Corporate Service Providers Mode governs the multi-client service delivery workflow: onboarding new client entities, managing KYC files, tracking statutory obligations across jurisdictions, maintaining registered agent records, and generating compliance reports for each client. This mode must support high-volume, multi-entity operations without confusion between client data sets.
Equity Management Mode governs the capital structure dimension of entity management: shareholder registers, cap table administration, share transfer records, and equity-linked compliance events. Law firms and accounting practices advising on M&A, restructuring, or venture financing require this capability within the same platform — not as a separate, disconnected tool.
Platforms like Diligent Entities prioritise governance workflows for a single organisation. They do not natively accommodate the provider-client architecture that defines how a TCSP, registered agent, or corporate secretarial firm actually works. Switching to a platform that offers both modes within a single enterprise-grade environment eliminates the fragmentation that forces practitioners to maintain parallel systems.
Security Architecture: Where Enterprise-Grade Means Something Specific
For any firm handling sensitive beneficial ownership data, director records, and client constitutional documents, security is not a feature — it is a baseline requirement.
Purpose-built compliance platforms for TCSPs must deliver bank-grade security as a structural commitment, not a marketing claim. 256-bit AES encryption, a full immutable audit trail, and multi-cloud redundancy across providers like AWS, Azure, and Cloudflare represent the minimum viable security architecture for any firm operating under Hong Kong's TCSP licensing regime or equivalent regulatory frameworks globally.
The distinction matters legally. Hong Kong's Anti-Money Laundering and Counter-Terrorist Financing Ordinance (AMLO) places explicit obligations on TCSPs regarding the protection and retention of client due diligence records. A platform that distributes encrypted data across multiple cloud infrastructure providers — rather than concentrating it in a single point of failure — provides both regulatory defensibility and operational resilience.
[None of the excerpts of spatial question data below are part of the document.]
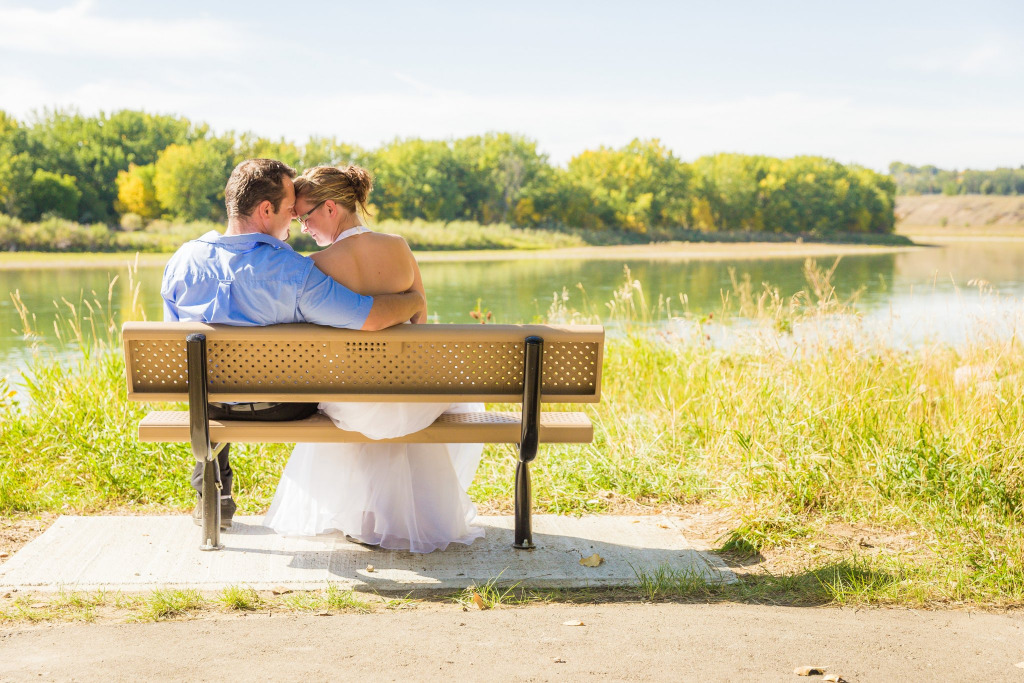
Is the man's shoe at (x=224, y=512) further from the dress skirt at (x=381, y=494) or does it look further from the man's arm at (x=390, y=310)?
the man's arm at (x=390, y=310)

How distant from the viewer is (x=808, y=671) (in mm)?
2457

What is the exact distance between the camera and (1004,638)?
2.78 meters

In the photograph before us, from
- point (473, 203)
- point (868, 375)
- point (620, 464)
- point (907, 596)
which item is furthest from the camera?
point (473, 203)

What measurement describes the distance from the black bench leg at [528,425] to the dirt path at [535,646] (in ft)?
1.93

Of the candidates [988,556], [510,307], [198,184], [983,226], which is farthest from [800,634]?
[983,226]

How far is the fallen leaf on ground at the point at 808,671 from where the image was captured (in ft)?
8.03

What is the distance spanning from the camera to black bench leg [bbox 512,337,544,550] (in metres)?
3.22

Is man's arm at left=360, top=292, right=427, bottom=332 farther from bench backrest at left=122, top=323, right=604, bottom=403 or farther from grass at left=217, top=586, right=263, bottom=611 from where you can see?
grass at left=217, top=586, right=263, bottom=611

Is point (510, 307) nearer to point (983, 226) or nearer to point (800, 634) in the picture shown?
point (800, 634)

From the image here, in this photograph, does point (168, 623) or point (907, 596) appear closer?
point (168, 623)

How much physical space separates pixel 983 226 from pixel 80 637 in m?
137

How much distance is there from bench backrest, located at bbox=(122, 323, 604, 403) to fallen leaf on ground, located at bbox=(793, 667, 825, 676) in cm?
119

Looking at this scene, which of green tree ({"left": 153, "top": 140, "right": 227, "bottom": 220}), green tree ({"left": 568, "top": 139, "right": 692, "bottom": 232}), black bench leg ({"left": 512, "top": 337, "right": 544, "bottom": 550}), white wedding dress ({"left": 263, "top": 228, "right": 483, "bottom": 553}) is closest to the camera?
black bench leg ({"left": 512, "top": 337, "right": 544, "bottom": 550})

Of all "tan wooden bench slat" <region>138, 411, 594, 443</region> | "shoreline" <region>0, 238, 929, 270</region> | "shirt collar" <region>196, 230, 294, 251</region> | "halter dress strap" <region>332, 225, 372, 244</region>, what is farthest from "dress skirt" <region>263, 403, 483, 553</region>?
"shoreline" <region>0, 238, 929, 270</region>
Diligent Entities provides enterprise security standards suited to its primary market. However, TCSPs evaluating alternatives should verify whether the competing platform's audit trail system is truly immutable, whether access controls can be scoped to individual client entity portfolios, and whether data residency options align with multi-jurisdictional regulatory requirements.
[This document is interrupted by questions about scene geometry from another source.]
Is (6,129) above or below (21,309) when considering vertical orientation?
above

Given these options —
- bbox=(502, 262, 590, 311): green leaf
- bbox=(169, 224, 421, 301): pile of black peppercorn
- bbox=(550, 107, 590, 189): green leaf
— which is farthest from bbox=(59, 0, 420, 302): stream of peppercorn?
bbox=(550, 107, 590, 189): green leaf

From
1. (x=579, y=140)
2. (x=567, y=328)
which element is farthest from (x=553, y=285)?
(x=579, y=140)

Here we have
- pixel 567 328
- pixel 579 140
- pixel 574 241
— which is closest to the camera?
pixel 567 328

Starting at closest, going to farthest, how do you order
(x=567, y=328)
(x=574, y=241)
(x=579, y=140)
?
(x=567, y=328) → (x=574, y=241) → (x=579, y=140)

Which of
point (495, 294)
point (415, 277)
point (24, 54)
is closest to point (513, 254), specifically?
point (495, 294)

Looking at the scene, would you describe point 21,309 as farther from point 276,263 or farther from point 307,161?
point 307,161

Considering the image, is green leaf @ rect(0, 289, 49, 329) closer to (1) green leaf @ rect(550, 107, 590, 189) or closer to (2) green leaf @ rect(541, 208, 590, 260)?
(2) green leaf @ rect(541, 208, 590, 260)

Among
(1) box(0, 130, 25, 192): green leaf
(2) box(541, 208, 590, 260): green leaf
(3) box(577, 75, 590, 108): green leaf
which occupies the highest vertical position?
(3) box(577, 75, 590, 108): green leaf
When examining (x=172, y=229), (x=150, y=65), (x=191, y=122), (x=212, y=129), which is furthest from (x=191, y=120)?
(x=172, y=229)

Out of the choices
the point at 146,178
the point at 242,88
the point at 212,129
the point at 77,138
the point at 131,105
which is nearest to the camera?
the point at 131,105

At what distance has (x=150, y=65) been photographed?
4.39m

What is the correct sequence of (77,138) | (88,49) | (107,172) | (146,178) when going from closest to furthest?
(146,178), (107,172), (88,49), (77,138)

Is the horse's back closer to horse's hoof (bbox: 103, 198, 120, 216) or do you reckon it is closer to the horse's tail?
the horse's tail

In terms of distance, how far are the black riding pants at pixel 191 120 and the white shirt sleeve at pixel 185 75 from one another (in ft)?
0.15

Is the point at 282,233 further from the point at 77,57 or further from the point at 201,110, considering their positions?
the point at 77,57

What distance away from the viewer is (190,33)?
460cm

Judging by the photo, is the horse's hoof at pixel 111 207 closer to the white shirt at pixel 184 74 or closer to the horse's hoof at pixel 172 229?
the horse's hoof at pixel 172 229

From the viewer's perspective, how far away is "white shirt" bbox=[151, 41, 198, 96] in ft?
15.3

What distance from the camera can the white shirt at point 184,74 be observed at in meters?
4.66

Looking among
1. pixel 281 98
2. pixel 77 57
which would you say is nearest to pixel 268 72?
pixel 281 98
KYC/AML Automation: The Compliance Gap That Generic Platforms Cannot Close
This is the most consequential capability gap between Diligent Entities and purpose-built TCSP platforms.
KYC and AML compliance for a corporate service provider is not an occasional task. It is a continuous operational process: onboarding new clients with identity verification, screening individuals and entities against global sanctions lists, assessing and documenting risk levels, monitoring for changes in beneficial ownership, and generating suspicious transaction reports when indicators arise. Every one of these steps carries regulatory weight.
Integrated KYC/AML automation — including direct platform connectivity to identity verification services and sanctions screening engines — reduces the compliance exposure that manual, multi-system workflows create. When risk assessment automation and suspicious transaction reporting are built natively into the platform rather than assembled from third-party add-ons, the audit trail is seamless and the compliance posture is demonstrably stronger.
Platforms that integrate natively with services like NameScan for sanctions and PEP screening, and Didit for biometric identity verification, remove the manual re-entry errors and documentation gaps that external tools introduce. This matters acutely in jurisdictions including Hong Kong, Singapore, the UAE, and the Cayman Islands, where regulators conduct audits with detailed scrutiny of AML procedural documentation.
For TCSPs managing client entities across the British Virgin Islands and Canada, where beneficial ownership registry requirements have tightened significantly in recent years, automated risk assessment workflows are no longer a competitive advantage — they are a compliance necessity.
Frequently Asked Questions
Q: What makes a platform a genuine Diligent Entities alternative for TCSPs rather than just another entity management tool?
A genuine alternative for TCSPs must offer three things Diligent Entities does not: a provider-client architecture that handles multi-client entity portfolios natively, integrated KYC/AML automation built into the compliance workflow, and support for the specific operational modes that corporate service providers and equity managers require — all within a single platform. Without these, a platform is simply a governance tool in different packaging.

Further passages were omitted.